Re: [PATCH v3 4/4] driver core: Add edit_links() callback for drivers

From: Saravana Kannan
Date: Mon Jul 01 2019 - 23:41:30 EST


On Mon, Jul 1, 2019 at 6:46 PM Rob Herring <robh+dt@xxxxxxxxxx> wrote:
>
> On Mon, Jul 1, 2019 at 6:48 PM Saravana Kannan <saravanak@xxxxxxxxxx> wrote:
> >
> > The driver core/bus adding dependencies by default makes sure that
> > suppliers don't sync the hardware state with software state before all the
> > consumers have their drivers loaded (if they are modules) and are probed.
> >
> > However, when the bus incorrectly adds dependencies that it shouldn't have
> > added, the devices might never probe.
> >
> > For example, if device-C is a consumer of device-S and they have phandles
> > to each other in DT, the following could happen:
> >
> > 1. Device-S get added first.
> > 2. The bus add_links() callback will (incorrectly) try to link it as
> > a consumer of device-C.
> > 3. Since device-C isn't present, device-S will be put in
> > "waiting-for-supplier" list.
> > 4. Device-C gets added next.
> > 5. All devices in "waiting-for-supplier" list are retried for linking.
> > 6. Device-S gets linked as consumer to Device-C.
> > 7. The bus add_links() callback will (correctly) try to link it as
> > a consumer of device-S.
> > 8. This isn't allowed because it would create a cyclic device links.
> >
> > So neither devices will get probed since the supplier is dependent on a
> > consumer that'll never probe (because it can't get resources from the
> > supplier).
> >
> > Without this patch, things stay in this broken state. However, with this
> > patch, the execution will continue like this:
> >
> > 9. Device-C's driver is loaded.
> > 10. Device-C's driver removes Device-S as a consumer of Device-C.
> > 11. Device-C's driver adds Device-C as a consumer of Device-S.
> > 12. Device-S probes.
> > 13. Device-S sync_state() isn't called because Device-C hasn't probed yet.
> > 14. Device-C probes.
> > 15. Device-S's sync_state() callback is called.
>
> We already have some DT unittests around platform devices. It would be
> nice to extend them to demonstrate this problem. Could be a follow-up
> patch though.
>
> In the case a driver hasn't been updated, couldn't the driver core
> just remove all the links of C to S and S to C so that progress can be
> made and we retain the status quo of what we have today?

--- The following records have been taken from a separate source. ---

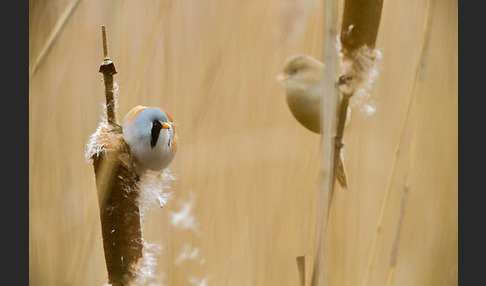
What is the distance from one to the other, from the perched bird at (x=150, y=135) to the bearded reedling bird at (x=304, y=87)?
0.44 ft

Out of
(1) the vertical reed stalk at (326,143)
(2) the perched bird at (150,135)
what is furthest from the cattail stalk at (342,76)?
(2) the perched bird at (150,135)

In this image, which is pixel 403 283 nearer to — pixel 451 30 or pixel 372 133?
pixel 372 133

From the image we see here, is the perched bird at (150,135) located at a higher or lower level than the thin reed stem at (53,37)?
lower

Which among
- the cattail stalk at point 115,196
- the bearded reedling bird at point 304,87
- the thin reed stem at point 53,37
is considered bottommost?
the cattail stalk at point 115,196

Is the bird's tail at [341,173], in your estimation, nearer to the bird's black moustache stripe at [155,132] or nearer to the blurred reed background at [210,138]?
the blurred reed background at [210,138]

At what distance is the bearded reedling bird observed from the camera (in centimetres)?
81

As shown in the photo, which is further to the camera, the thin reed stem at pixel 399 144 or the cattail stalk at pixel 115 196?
the thin reed stem at pixel 399 144

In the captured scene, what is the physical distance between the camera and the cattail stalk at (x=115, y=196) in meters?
0.79

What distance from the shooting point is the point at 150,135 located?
772 millimetres

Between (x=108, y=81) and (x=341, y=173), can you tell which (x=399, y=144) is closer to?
(x=341, y=173)

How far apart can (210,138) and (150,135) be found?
0.07 m

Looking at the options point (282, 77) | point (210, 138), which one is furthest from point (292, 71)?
point (210, 138)

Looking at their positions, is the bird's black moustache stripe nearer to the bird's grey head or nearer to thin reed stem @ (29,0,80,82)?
the bird's grey head

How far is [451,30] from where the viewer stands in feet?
3.28
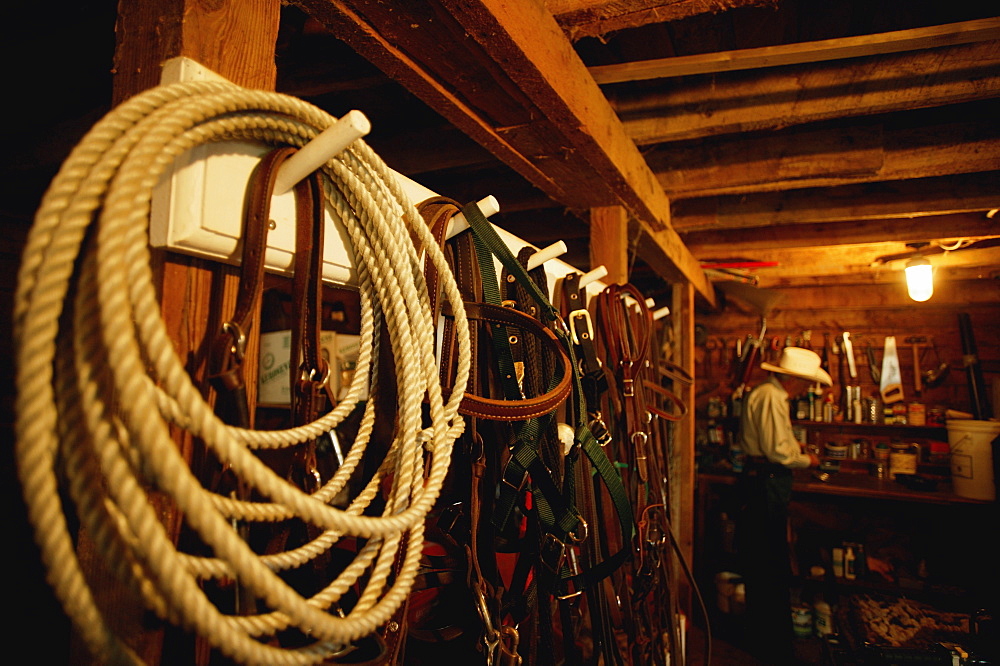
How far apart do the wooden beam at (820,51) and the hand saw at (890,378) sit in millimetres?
4533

The problem is knowing which of those links to delete and when.

If a link between S and C fails, how do we know and keep track of
which of the other 100 links in the system are causing a cycle? It can
get unwieldy real quick. We could delete all the links to fall back to
status quo, but how do we tell at what point in time we can delete
them all?

> That would
> lessen the chances of breaking platforms and reduce the immediate need
> to fix them.

Which is why I think we need to have a commandline/config option to
turn this series on. Keep in mind that once this patch is merged, the
API for the supplier drivers would be the same whether the feature is
enabled or not. They just fallback to status quo behavior (do their
stuff in late_initcall_sync() like they do today).

This patch series has a huge impact on the behavior and I don't think
there's a sound reason to force it on everyone right away. This is
something that needs incremental changes to bring in more and more
platforms/drivers into the new scheme. At a minimum Qualcomm seems
pretty interested in using this to solve their "when do I change/turn
off this clock/interconnect after boot?" question.

-Saravana